The NHS bill not only lacks an electoral mandate, or support from the clinicians who will have to implement it, it is not supported by the public either. It should therefore be withdrawn.

To be clear, the NHS needs to get better. It is already doing pretty well in terms of equity and efficiency, but does need to improve its clinical outcomes. However, it almost impossible to see how the present reorganisation will make things better. The reorganisation is costing billions, and causing disruption to no clear end. We need to start this process again and ask what we want our NHS to look like in the future. We can then start to work out how to make the NHS better. This reorganisation, however, is a waste of time and money. The NHS bill should be withdrawn.

The NHS bill as a failure of democracy

March 10, 2012

My overwhelming feeling about the NHS bill now is how it represents a comprehensive failure of democracy.

We didn’t vote for either the Conservatives or the Lib Dems to reorganise the NHS in this way. It wasn’t in their manifestos, and this wasn’t a part of the 2010 election debate or even the coalition agreement. There is no democratic mandate for this reorganisation.

The government have still failed to tell us what the reorganisation is for. They present claims about making the NHS less bureaucratic, but this simply isn’t the case – the bureaucracy that has built up around commissioning is now far greater than that of the PCTs. Equally, GPs won’t be in charge of commissioning as they will be heavily controlled because of the bureaucracy I’ve just mentioned, but also because they will be increasingly outsourcing their commissioning to private companies – why ask a highly-paid and highly-trained GP to make these decisions? Their skills and expertise lie elsewhere. Finally, there are arguments about making the NHS sustainable into the future. I have no idea how this bill does that. I would argue that the NHS has for the vast majority of its history, been relative to any comparative country’s healthcare, been starved of resources. We have only just now got up to about the OECD average spend on healthcare. If there is a healthcare spending crisis, then other countries have a much bigger problem, and that actually we have some years of under-investment to catch up on first. In sum, there has been no sensible reason given for this reorganisation – the government are not being open and clear about their motives.

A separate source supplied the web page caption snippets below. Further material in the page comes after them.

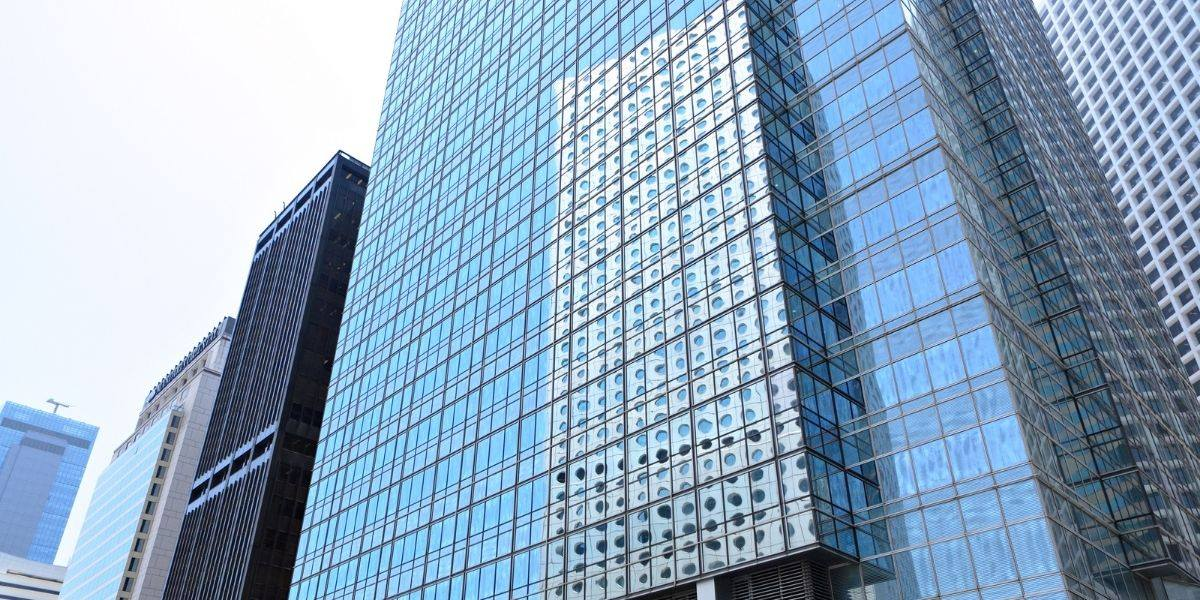 Why are office buildings made of glass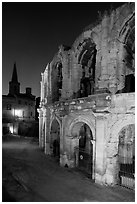 Roman arenes and church at night. Arles, Provence, France ( black and white)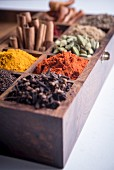 Various spices in a wooden box
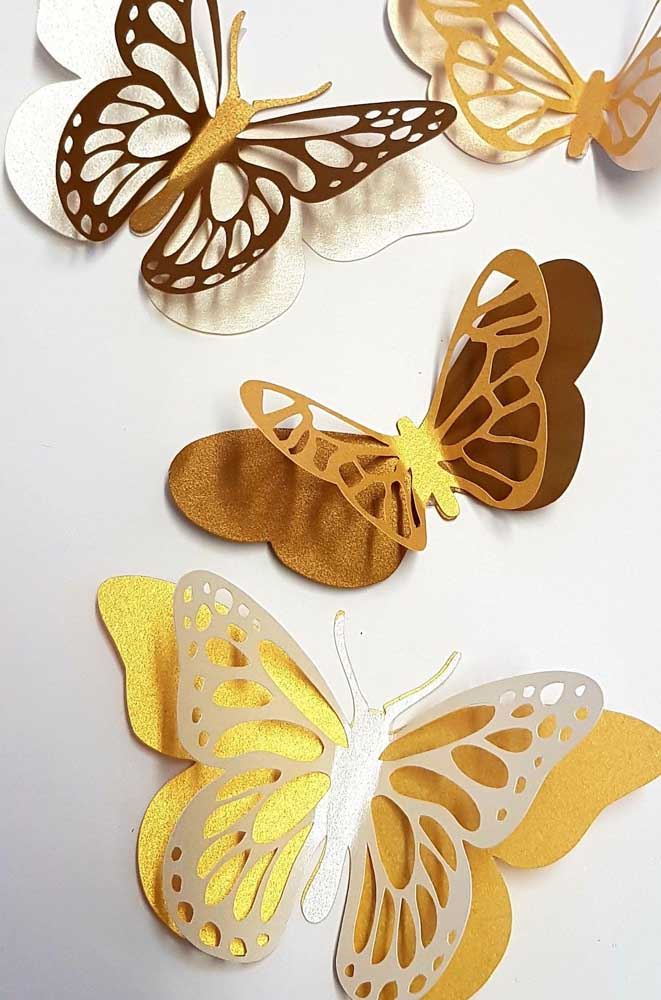 Que tal abrilhantar um pouco suas borboletas de papel? Para isso, use papel metalizado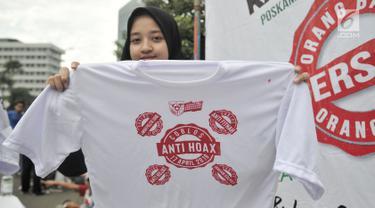 Relawan menunjukkan kaus Anti Hoax saat kampanye Pemilu Damai pada CFD di kawasan Bundaran HI, Jakarta, Minggu (17/3). Kampanye yang digelar Gerakan Kebijakan Pancasila mengajak masyarakat untuk menjaga pemilu dari hoax. (merdeka.com/Iqbal S Nugroho)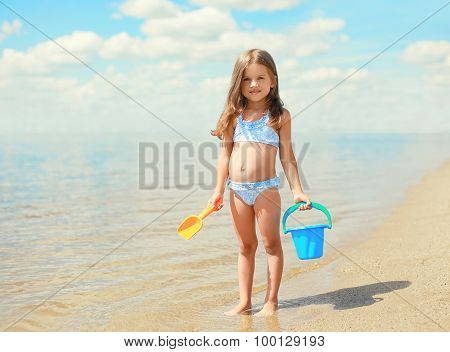 Little Girl Child With Toys Playing And Having Fun On The Beach Near Sea In Summer Sunny Day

Third, the bill has now been amended so many times that confusion reigns about what is in it, and what not. In the last couple of days there have been angry exchanges in the media between Polly Toynbee and Shirley Williams about private patient caps. The question this raises for me is that, when you get to a point where serious figures actually disagree what is even in the bill because it has been so amended (well over 1,000 changes and counting), then you have failed to go through a democratic system of making a bill law. The bill is a mess, an undemocratic mess. The bill as it is now is very different from the bill that the commons originally voted on. I don’t doubt it would get through a commons vote again as the Lib Dems don’t seem to have grasped how the bill, in my view (and other’s) has the potential to transform English healthcare, but it should be voted on again as it is now so different. And if legislation can be changed this much through amendment, it no longer carries any legitimacy.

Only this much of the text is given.